ND   JMC : History of Medieval Philosophy / by Maurice De Wulf

67. Application to Psychology. -- Knowledge, its Origin and Nature. -- All knowledge is sensation, and this latter owes its origin to atomic emanations (10). The repetition of sensations engenders the concept or general image (prolêpsis) which becomes fixed in the memory. We pass from the known to the unknown by opinion (doxa) which is merely a judgment or reasoning about sensations. Certitude exists: Epicurus proves this like the Stoics by appealing to moral considerations. What is the criterion of certitude? The very existence of the sensation. By the very fact that it exists, a sensation is true, in conformity with its object. For its object is not the exterior thing, but the image produced in us by that exterior thing. In Epicurus' system of criteriology, errors of the senses find no place. Error arises only when by judgment we attribute to the things themselves what is only true of their images in us. This theory leads logically to the subjectivism of Protagoras (12). In practice, however, Epicurus admitted that our perceptions attain not only to the things as represented, but also to the things in themselves. The concept has the same claim to certitude as the sensation. As for opinion, it is true or false according as it is confirmed or not by experience.

The Will is a mechanical movement of the soul; but Epicurus does not attempt to explain it. All his attention is concentrated on the problem of liberty. Just as the Stoics, who held that morality consists in man's submission to the cosmic laws, insisted on psychological determinism, so the Epicureans, who placed happiness in man's individualism and absolute independence, based their belief on free will. It is just in order to safeguard the possibility of a free act in his exaggerated mechanical theory, that Epicurus attributed to the atoms a quasi-voluntary power to deviate from the perpendicular. Logic would oblige him to endow every atom of matter in the universe with liberty, the monopoly of which he reserves so jealously for the human being.

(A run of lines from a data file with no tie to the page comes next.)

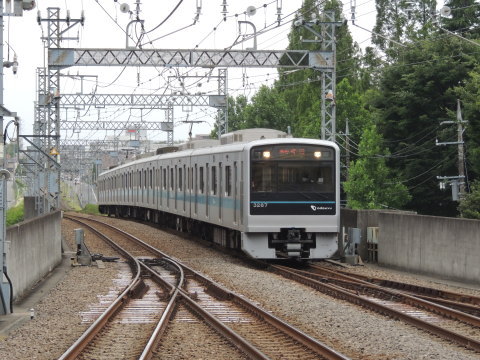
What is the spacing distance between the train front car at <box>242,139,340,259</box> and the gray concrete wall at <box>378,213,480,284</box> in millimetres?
1431

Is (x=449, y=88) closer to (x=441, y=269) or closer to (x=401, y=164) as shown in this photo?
(x=401, y=164)

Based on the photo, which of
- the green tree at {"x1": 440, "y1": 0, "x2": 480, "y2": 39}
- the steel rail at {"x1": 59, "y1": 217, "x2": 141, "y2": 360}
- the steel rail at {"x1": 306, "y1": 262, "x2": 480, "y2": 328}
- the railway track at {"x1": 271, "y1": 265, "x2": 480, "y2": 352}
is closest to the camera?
the steel rail at {"x1": 59, "y1": 217, "x2": 141, "y2": 360}

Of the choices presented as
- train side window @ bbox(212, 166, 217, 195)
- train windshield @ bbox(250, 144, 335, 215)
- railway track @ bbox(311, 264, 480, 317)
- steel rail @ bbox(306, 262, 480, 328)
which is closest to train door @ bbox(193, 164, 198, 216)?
train side window @ bbox(212, 166, 217, 195)

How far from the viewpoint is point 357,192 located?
4966cm

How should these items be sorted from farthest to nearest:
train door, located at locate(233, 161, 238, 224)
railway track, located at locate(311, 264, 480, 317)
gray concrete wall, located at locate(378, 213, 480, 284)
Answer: train door, located at locate(233, 161, 238, 224) → gray concrete wall, located at locate(378, 213, 480, 284) → railway track, located at locate(311, 264, 480, 317)

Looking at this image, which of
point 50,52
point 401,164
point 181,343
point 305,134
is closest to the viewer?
point 181,343

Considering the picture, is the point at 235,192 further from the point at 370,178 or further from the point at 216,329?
the point at 370,178

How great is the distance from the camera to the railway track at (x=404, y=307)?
10.4m

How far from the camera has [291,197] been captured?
19125 millimetres

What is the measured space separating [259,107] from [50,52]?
41.9m

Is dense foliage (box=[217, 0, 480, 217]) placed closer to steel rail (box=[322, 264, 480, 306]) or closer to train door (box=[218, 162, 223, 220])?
train door (box=[218, 162, 223, 220])

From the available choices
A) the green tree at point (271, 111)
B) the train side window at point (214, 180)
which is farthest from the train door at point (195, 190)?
the green tree at point (271, 111)

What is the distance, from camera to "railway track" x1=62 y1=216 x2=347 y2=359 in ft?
30.3

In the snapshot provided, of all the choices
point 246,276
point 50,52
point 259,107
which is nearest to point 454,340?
point 246,276
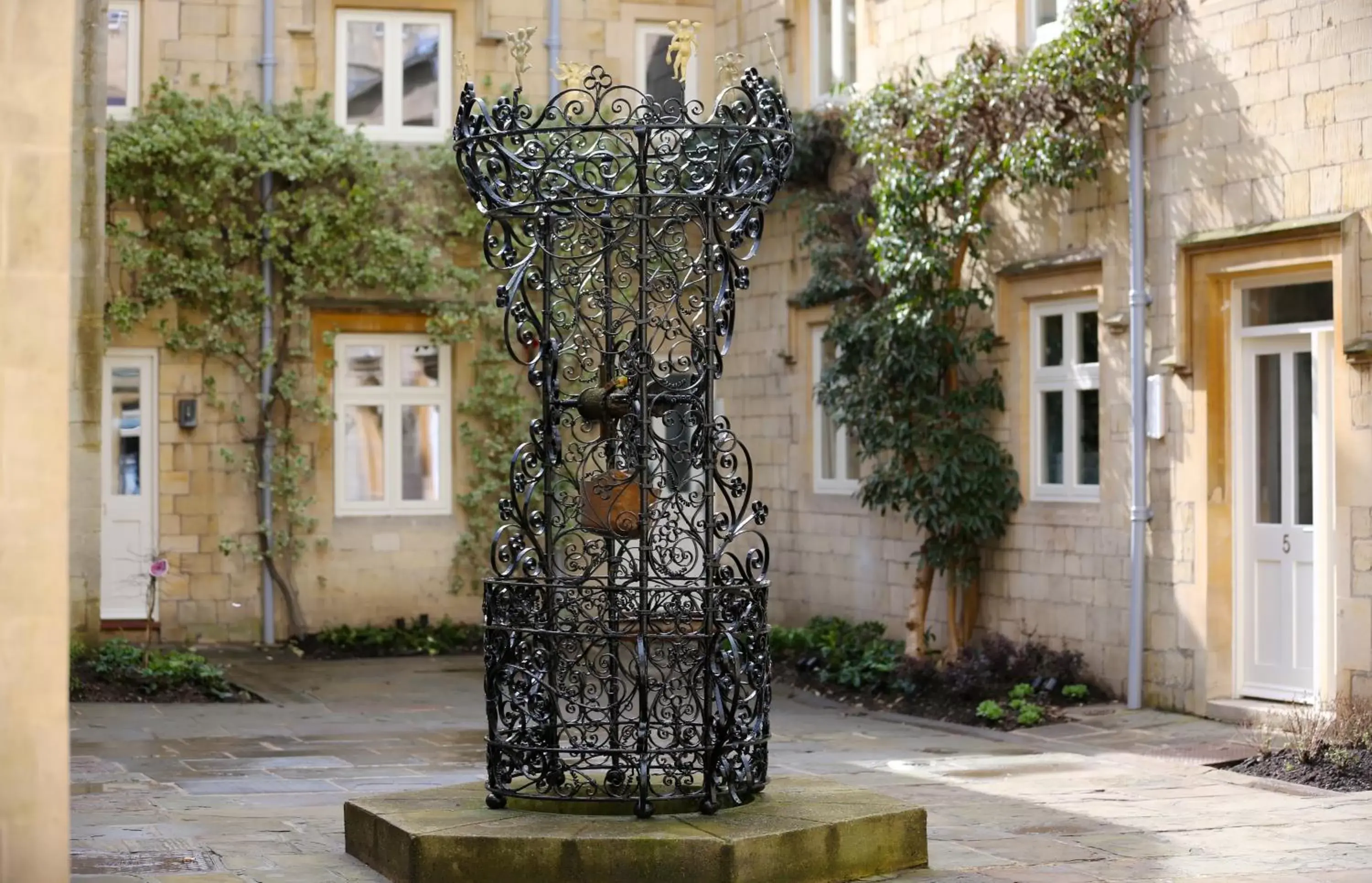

Nature of the Soul. -- The soul is corporeal. The atoms which compose it are the lightest and most mobile: it results from a mixture of fire, air, pneuma, and another element infinitely mobile. It permeates the whole body, but the intellectual part rules supreme. The soul comes into the world with the body; at death it dissolves into the ether: a consoling thought seeing that death is thus the end of all painful sensations!